Catégories : Actualités

I’m an admitted early adopter. Whenever there’s a new trend in entertainment, tea steeping, coffee brewing, gaming or any other field that I have the slightest interest in, I’m there, at the pre-release event. I’ve been like this for as long as I can remember - ready to shell out hard-earned money for the latest, shiniest toy. It shouldn’t come as a surprise to admit that I’ve been disappointed often enough by so-called “new” and “great” trendsetting products in the past. In fact, I’m proud to say that I’ve finally honed my (healthy) critical thinking skills when faced with each new Revolutionary Consumer Technology of the Week.

That isn’t to say that I’ve betrayed my old ways entirely. I’m not suggesting that trend-lovers have it all wrong or that early adopters are people who love novelty for novelty’s sake, far from it! Hey, there’s a reason why trends are trending! I’m simply more and more inclined to question the rate at which early adopters jump on what’s new, what’s improved, Version 3.0, so eager to conclude that the tried-and-true has kicked the bucket – R.I.P., tried and true! Case in point, the current trend reversal happening in the book industry (I know, right?!).

An article published in May 2016 by The Guardian1 stated that sales of physical books were on the rise for the first time in the past four years, while sales of e-books registered their first drop in the seven years since the Publishers Association has started monitoring them in the U.K. What’s more, the exact same phenomenon is happening right next door in the U.S. From 2009 to 2014, the sales of physical books in the U.S. had consistently dropped. The big surprise, reported by Market Watch2on August 22nd, 2016, was that sales of physical books had made a comeback from the brink of extinction to get reacquainted with growing sales!

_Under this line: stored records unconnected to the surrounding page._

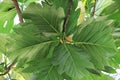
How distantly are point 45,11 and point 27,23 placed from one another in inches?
1.8

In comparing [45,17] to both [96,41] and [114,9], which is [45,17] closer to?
[96,41]

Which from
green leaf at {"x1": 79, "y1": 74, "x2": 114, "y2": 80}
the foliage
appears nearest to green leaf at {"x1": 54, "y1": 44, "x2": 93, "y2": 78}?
the foliage

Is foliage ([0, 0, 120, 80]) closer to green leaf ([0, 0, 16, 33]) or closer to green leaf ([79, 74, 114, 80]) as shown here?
green leaf ([79, 74, 114, 80])

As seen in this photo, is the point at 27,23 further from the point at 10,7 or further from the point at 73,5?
the point at 10,7

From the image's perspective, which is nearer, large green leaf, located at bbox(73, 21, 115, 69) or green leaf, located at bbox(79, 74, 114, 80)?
large green leaf, located at bbox(73, 21, 115, 69)

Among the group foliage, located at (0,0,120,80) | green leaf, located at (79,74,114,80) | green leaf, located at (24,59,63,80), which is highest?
foliage, located at (0,0,120,80)

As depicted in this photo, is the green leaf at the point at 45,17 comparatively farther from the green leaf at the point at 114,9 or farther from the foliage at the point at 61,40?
the green leaf at the point at 114,9

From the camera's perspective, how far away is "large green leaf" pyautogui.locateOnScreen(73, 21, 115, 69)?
48cm

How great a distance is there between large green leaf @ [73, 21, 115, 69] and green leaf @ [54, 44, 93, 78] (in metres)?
0.02

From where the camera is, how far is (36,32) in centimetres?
49

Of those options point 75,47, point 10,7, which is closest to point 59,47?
point 75,47

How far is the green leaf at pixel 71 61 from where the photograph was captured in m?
0.49

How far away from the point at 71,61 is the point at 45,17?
94 mm

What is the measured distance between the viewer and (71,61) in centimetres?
50
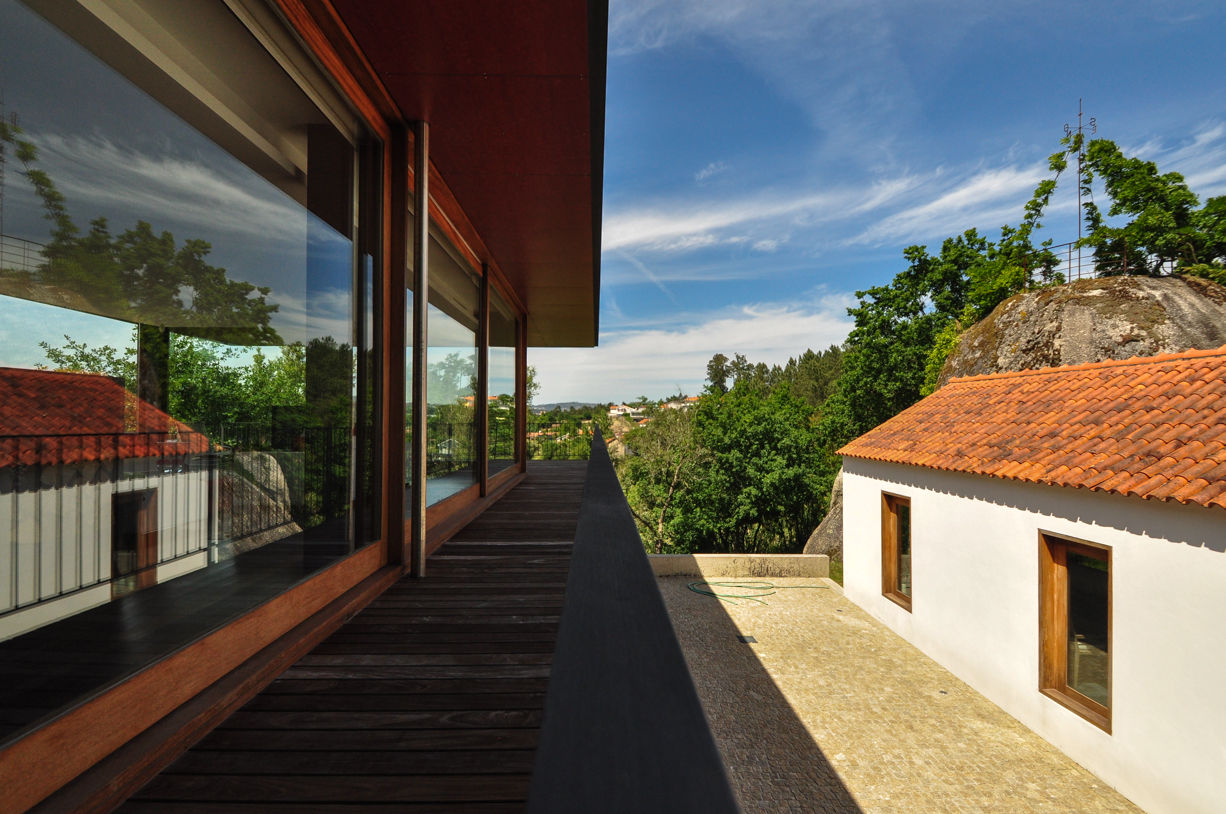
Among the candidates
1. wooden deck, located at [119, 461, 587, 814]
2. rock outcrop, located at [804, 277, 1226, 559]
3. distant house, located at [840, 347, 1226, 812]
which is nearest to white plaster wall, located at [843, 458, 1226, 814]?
distant house, located at [840, 347, 1226, 812]

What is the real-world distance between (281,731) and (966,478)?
9936 mm

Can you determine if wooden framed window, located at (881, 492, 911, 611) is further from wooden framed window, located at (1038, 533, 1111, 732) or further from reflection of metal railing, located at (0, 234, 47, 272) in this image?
reflection of metal railing, located at (0, 234, 47, 272)

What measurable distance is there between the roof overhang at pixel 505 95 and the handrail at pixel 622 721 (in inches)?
106

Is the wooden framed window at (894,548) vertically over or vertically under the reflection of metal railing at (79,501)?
under

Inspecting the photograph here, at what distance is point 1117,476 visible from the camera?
21.6 feet

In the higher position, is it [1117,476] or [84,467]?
[84,467]

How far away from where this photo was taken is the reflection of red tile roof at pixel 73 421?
144 centimetres

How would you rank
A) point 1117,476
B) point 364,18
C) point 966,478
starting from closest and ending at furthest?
point 364,18 < point 1117,476 < point 966,478

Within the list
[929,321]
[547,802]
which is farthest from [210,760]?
[929,321]

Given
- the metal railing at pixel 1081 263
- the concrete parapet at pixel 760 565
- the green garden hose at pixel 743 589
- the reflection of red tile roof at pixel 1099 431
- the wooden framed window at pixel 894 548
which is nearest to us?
the reflection of red tile roof at pixel 1099 431

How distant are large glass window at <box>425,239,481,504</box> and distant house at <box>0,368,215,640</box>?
2.27 metres

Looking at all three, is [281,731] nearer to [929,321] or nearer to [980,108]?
[929,321]

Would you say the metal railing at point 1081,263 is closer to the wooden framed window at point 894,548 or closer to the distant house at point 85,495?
the wooden framed window at point 894,548

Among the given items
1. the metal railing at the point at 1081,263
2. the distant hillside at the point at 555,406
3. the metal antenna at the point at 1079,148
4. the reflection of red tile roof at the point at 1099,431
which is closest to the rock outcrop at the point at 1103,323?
the reflection of red tile roof at the point at 1099,431
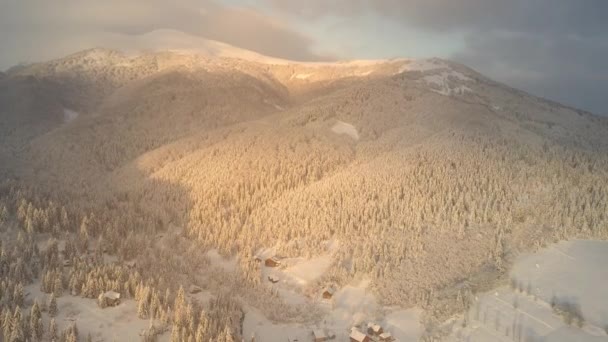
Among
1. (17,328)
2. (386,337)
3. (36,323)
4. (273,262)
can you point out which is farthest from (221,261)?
(17,328)

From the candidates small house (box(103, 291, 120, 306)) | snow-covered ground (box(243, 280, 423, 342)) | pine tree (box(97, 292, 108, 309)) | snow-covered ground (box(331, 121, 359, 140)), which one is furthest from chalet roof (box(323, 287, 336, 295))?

All that time, I had thought that books - physical, printed, actual books - were dead. Like other early adopters, I stopped paying attention to libraries and jumped right onto the E-reading trend.  While my attraction to the “latest” and “shiniest” version of the book was strong, let’s be honest, despite all of its advantages, my Kindle just can’t live up to what a physical book has to offer. Moreover, I had been overly forgiving of its flaws for too long – after all, it was going to revolutionize my reading habits!

I am now happy to say I’ve jumped off the e-reading bandwagon and gone back to the tried-and-true, old-school physical book. If I am to believe the aforementioned reports, it looks like I may not be the only early adopter who can be seen going back to the book store, sifting through a pile of ‘real’ books and maybe even buying one or two. I guess all I’m saying is if you’ve got your sights on an exciting new trend, remember to keep cool. Just because it’s shiny and new doesn’t always mean it’s better.